There are two types of games that have been around a while: skirmish miniatures games and wizard dueling games. Skirmish miniatures games like Chainmail, Warhammer skirmish variants, and Heroscape are big affairs involving considerable preparation time. Wizard dueling games are also fairly popular with Magic: The Gathering, Mage Wars, Summoner Wars, and even Wiz-War all having a niche of expertise. If any game is going to enter these two domains, it has to bring its A-game.
Incantris is a skirmish-based, wizard duel game for 2-4 players that takes about 30 minutes per player. It plays best with 4 players.
Incantris provides a decent variety of game setup options, including a straightforward arena battle, capture-the-flag, sap the crystals (similar to CTF but resource depletion), and shifting arena (moveable terrain). With the addition of the extra miniatures from the Kickstarter, it also allows for multiple wizard types for each player color and cards to fully customize the spells for each wizard.
Once your arena and battle conditions are set, turns proceed round robin with each player activating one mini. Each mini can perform a move action and a spell action (in any order), which is one of the 2-4 spells they are allocated during the setup.
Casting a spell is a very straightforward affair. The casting player will roll custom 8-sided dice (depending on the spell) attempting to get as many green wand symbols as possible. The defending player(s) will roll the same dice, the number of which depends on the attacking wizard’s type, to defend. If the defender rolls enough ward symbols (again, depending on the spell), the effect is lessened or negated.
The type of wizard casting (i.e. Astral, Spiritual, Elemental) and the type of wizard defending form most of the strategy with the attacker always attempting to maximize damage against an opposition type. Other strategies focus on utilizing the movement range of wizards and their spells to gain an advantage on opponents.
Once a player’s full team of wizards is defeated, that player is out of the game. This, or other arena-setup conditions, determine the winner.
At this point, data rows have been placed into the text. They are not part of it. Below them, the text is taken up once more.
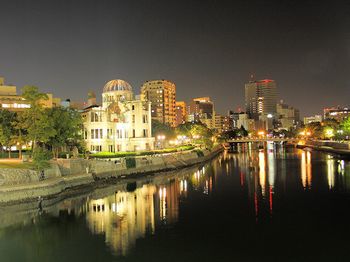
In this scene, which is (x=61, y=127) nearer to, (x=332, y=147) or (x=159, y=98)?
(x=332, y=147)

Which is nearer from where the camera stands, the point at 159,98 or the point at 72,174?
the point at 72,174

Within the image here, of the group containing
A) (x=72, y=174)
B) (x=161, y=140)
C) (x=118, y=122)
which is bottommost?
(x=72, y=174)

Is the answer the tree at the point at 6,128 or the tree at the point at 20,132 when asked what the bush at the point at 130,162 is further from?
the tree at the point at 6,128

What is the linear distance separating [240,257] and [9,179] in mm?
28509

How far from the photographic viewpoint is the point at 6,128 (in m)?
56.9

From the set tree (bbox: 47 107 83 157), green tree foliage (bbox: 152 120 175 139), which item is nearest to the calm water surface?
tree (bbox: 47 107 83 157)

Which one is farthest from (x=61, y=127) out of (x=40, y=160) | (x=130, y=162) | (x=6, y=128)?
(x=40, y=160)

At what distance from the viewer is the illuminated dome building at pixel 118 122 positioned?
78.1 metres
The statement above bears repeating. If any game is going to enter these two domains, it has to bring its A-game. Incantris does not.
One of the key things that’s immediately noticeable in spell casting is that there is no resource management with spells. Each spell can be cast repeatedly by wizards with the only limitation being the number of turns. If a wizard wants to cast meteor swarm with every activation, that’s possible. Besides the time limitation, each wizard also only has a repertoire of 2-4 spells, so choosing an action is pretty basic.
The other main complaint is that some wizards don’t really act like wizards. They’re more fighter-wizard hybrids with the emphasis on the fighter. Their focus is to get up close with the enemy and attack at melee range. This sounds like a good variety of unit types, but it leaves a lot to be desired. A more engaging variety of spells, which would probably raise the cost of the game, would have been nice.
Another issue is with the terrain included in the game. There are multiple terrain pieces, but the intent is clearly to keep the game light and fast, with few terrain features providing complex mechanisms. Terrain either blocks line-of-sight or movement. For example, there are no damaging acid pools, death-causing lava, or rocks to climb on. This two-dimensional focus eliminates the need for a lot of rules and components, but that also strips some of the strategic fun.
The final main thing that really makes for the non-enjoyment of Incantris is the repetitive nature of battles. Even with alternate battle rules or arena setups, many actions in play feel obvious and unimaginative. There’s little to explore from multiple plays, even with such a variety of game setups.
It’s unclear whether Incantris intends to compete at the level of the games mentioned in the introduction, but for gamers, this is a big concern. There may be a market for a light wizard battle game, but it’s the lightness in Incantris which makes for the simplicity and uninspiring play. It’s possible expansions will fix this, but on the outset, there’s little to enjoy.
Final Score: 2 Stars – It works, but out of the box Incantris is too shallow an experience in what is already a competitive genre of gaming.